SilkAir is the regional arm of Singapore Airlines which had its humble beginnings as Tradewinds Airlines back in 1989. It was incorporated as SilkAir in 1992 and since then it has been operating regional flights spanning South East Asia, East Asia, South Asia and Northern Australia. It operates only narrowbodies (Boeing 737 and Airbus A319/A320). Recently, they have acquired 5 new 737 MAX as part of their fleet expansion programme.
Although fully owned by Singapore Airlines and one can earn/redeem Krisflyer Miles on SilkAir, it is not part of the Star Alliance group. What it means is that Business Class travellers cannot access Star Alliance Business Lounge using SilkAir boarding pass. Nevertheless, they can still access the Silverkris Lounge in Changi Airport Terminal 2 and designated SilkAir Business Lounges abroad.

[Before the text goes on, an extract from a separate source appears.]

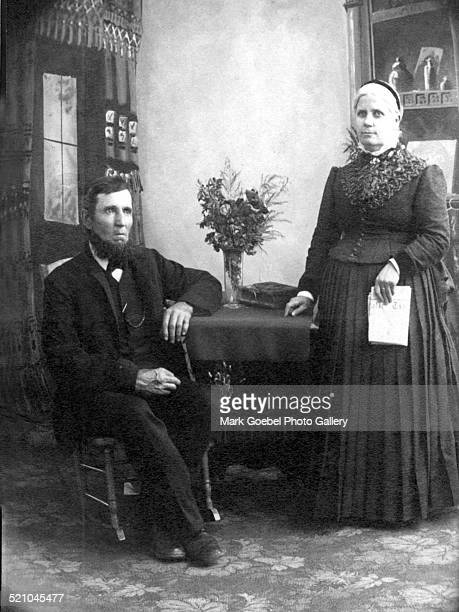 Bearded man sitting and woman standing 1890s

SilkAir is the only direct means between Singapore and Wuhan. In the past, my options would have been using one of the PRC airlines to transit in Guangzhou, Shanghai or Beijing. The other option would be to transit in Hong Kong using Cathay and Cathay Dragon. I was initially quite happy that my flight was supposed to be on the new 737MAX. 2 months before my travel, I received a notification that the plane has been changed to the older 737-800 instead. The 737-800 is configured into 12 Business Class Seats and 150 Economy Class Seats. The Business Class seats are your typical recliner seats with 38” of pitch (similar to the Premium Economy seats on Singapore Airlines) and 22” width. Economy Class seats comes with a tight 30” pitch (I was clearly uncomfortable in it) with a 17” width.

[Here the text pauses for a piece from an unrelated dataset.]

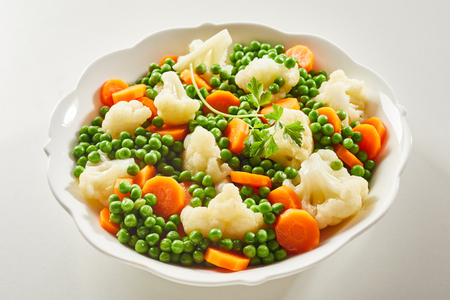 Mixed steamed young vegetables served as a side dish to the meal viewed close up for a menu or advertising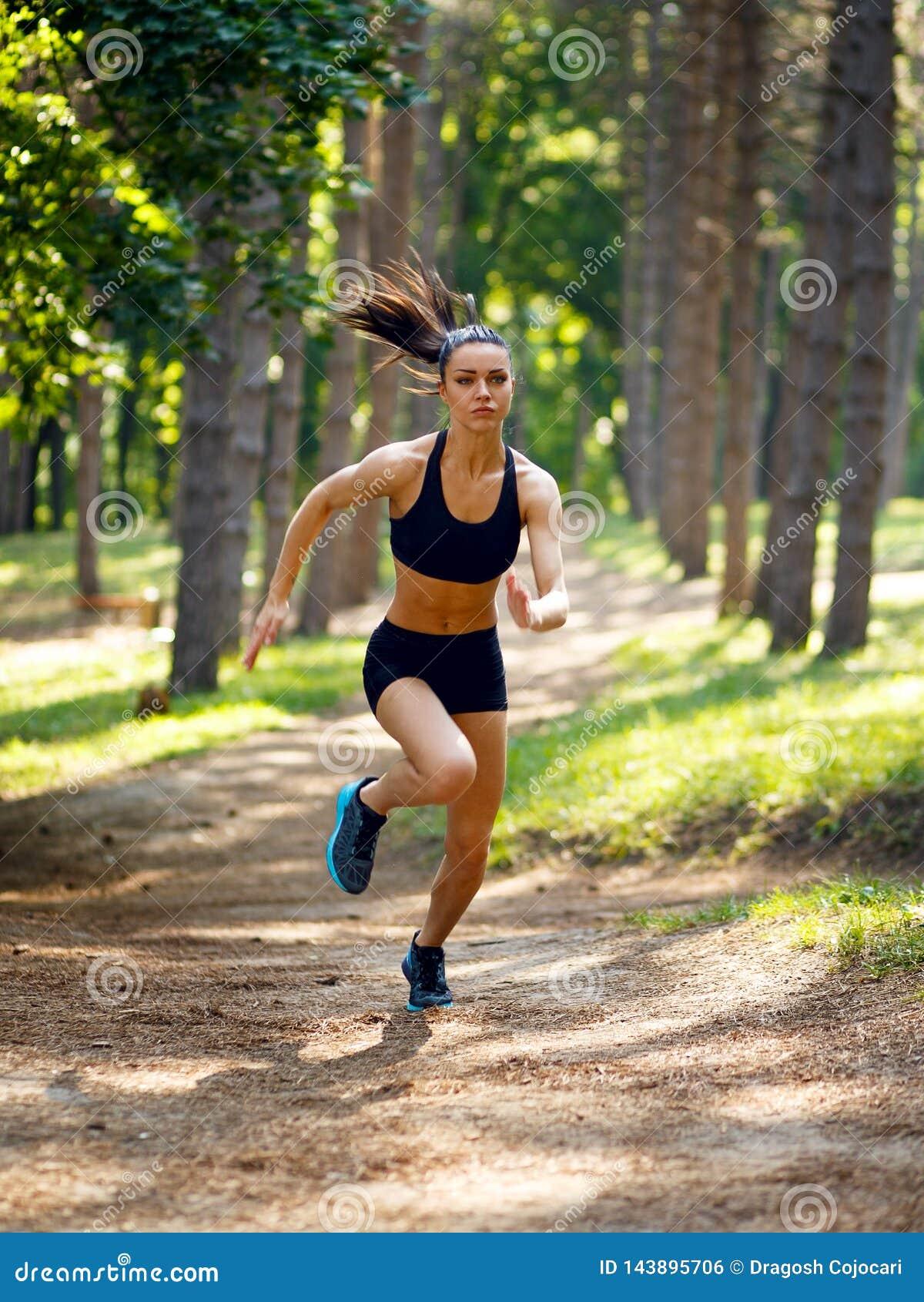 Jeune femme active de brune courant en parc, été, corps sain et parfait de ton Séance d entraînement dehors Concept de mode de vi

Unlike Scoot, SilkAir is a full service airline. The gap with the Economy Class of Singapore Airlines is fairly visible. Firstly, one gets the pre-packed cold towel instead of a regular hot towel. Beverage choices are also way less than that on Singapore Airlines. Catering wise, food was ok. Edible but only barely passable. The meal lacks an appetizer which one gets on Singapore Airlines flight. On the soft product, the crew on Silkair seemed less friendly that those on Singapore Airlines. One thing for sure is the air vents are in a serious need of a thorough cleaning.
SilkAir planes has no personal entertainment system. One needs to download the SilkStudio App (available on iPhone and Android phones) to stream the content onto the phone. Although inferior to that of KrisWorld, the selection is still fairly decent. It is certainly much better than my flight with them 3 years ago to Phuket. The one gripe however is the lack of Air Show. Not a big deal to most people, but I do periodically check the Air Show to know my location.

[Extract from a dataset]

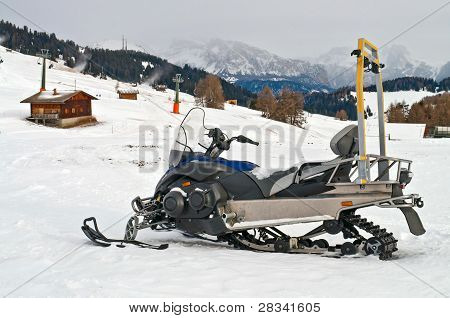 Snowmobile On Alps In Winter Time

It would certainly be interesting to see how things will change once SilkAir is absorbed by Singapore Airlines. Singapore Airlines have not had any narrow body planes since 1990 when the last 757-200 were discontinued. The interiors certainly need some major revamping.
“The programme will comprise investment of more than $100 million to upgrade the wholly owned subsidiary’s cabins with new lie-flat seats in Business Class, and the installation of seat-back in-flight entertainment systems in both Business Class and Economy Class. This will ensure closer product and service consistency across the SIA Group’s full-service network.”
Personal IFE is certainly welcomed in this day and age of modern flying. I wonder the feasibility of putting in lie-flat seats in Business Class. Having lie flat seats in narrow body is certainly not something novel as this has been done by Qatar Airway’s A320 and US Airlines’ 757-300 (Delta, United and American) as well as Jet Blue’s Mint on A321. These planes are much longer than the 737-800/737MAX SilkAir is using. Nevertheless, such positive changes are more than welcomed to make the airline more competitive.
SilkAir will not be my first choice airlines for regional travel, unless a direct routing is desired or required like my flight to Wuhan. It is certainly not the best way to burn your Krisflyer miles on (probably slightly better than burning it on Scoot). However, things may change once SilkAir is fully absorbed into Singapore Airlines’ branding.